Business student totally new to Python wants a script for strings fuzzy matching

261 views Asked by At

I am a business student who just began to learn Python. My professor asked me to do fuzzy matching between two files: US Patent information and Company information downloaded from stock exchange website. My task is to compare the company names that showed up in US Patent documentation (column 1 from file 1) and names found on stock exchange website(column 1 from file 2) . From what I’ve known, the (1) first step is to change all the letters listed file 1 and file 2 to lower cases; (2) Pick each name from file 2 and match it with all the names in file 1 and return 15 closest matches. (3) Repeat step 2, run through all the names is file 2. (4) With every match, there is one similarity level. I guess I will use the SequenceMatcher() object. I just learn how to import data from my csv file(I have 2 files), see below

import csv
with open('USPTO.csv', 'rb') as csvfile:
    data = csv.reader(csvfile, delimiter=',')
    for row in data:
        print "------------------"
        print row
        print "------------------"
        for cell in row:
            print cell

Sorry about my silly question but I am too new to replace the strings (“abcde”, “abcde”, as shown below) data with my own data. I have no idea how to change the data I imported to lower cases. And I don’t even know how to set the 15 closest matches standard. My professor told me this was an easy task, but I really felt defeated. Thank you for reading! Hopefully someone can give me some instructions.
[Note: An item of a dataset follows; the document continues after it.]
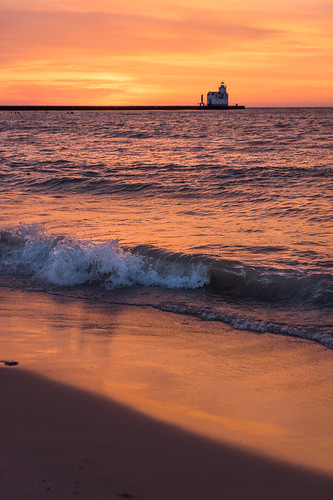 Kewaunee, Beach, Waves, Lake Michigan, Lighthouse, Sunrise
I am not that stupid :)

>>> import difflib
>>> difflib.SequenceMatcher(None, 'abcde', 'abcde').ratio()
1.0
1

There are 1 answers

0
Eric Sauer On BEST ANSWER

To answer your questions one by one.

1) "I have no idea how to change the data I imported to lower cases."

In order to change the cell to lower case, you would use [string].lower()

The following code will print out each cell in lower case

import csv
with open('USPTO.csv', 'rb') as csvfile:
    data = csv.reader(csvfile, delimiter=',')
    for row in data:
        print "------------------"
        print row
        print "------------------"
        for cell in row:
            print cell.lower();

So to change each cell to lower case you would do

import csv
with open('USPTO.csv', 'rb') as csvfile:
    data = csv.reader(csvfile, delimiter=',')
    for row in data:
        for cell in row:
            cell = cell.lower();

2) "I don’t even know how to set the 15 closest matches standard."

For this you should set up a dictionary, the key will be the first string, the value will be a list of pairs, (string2, the value from difflib.SequenceMatcher(None, string1, string2).ratio()).

Please attempt to write some code and we will help you fix it.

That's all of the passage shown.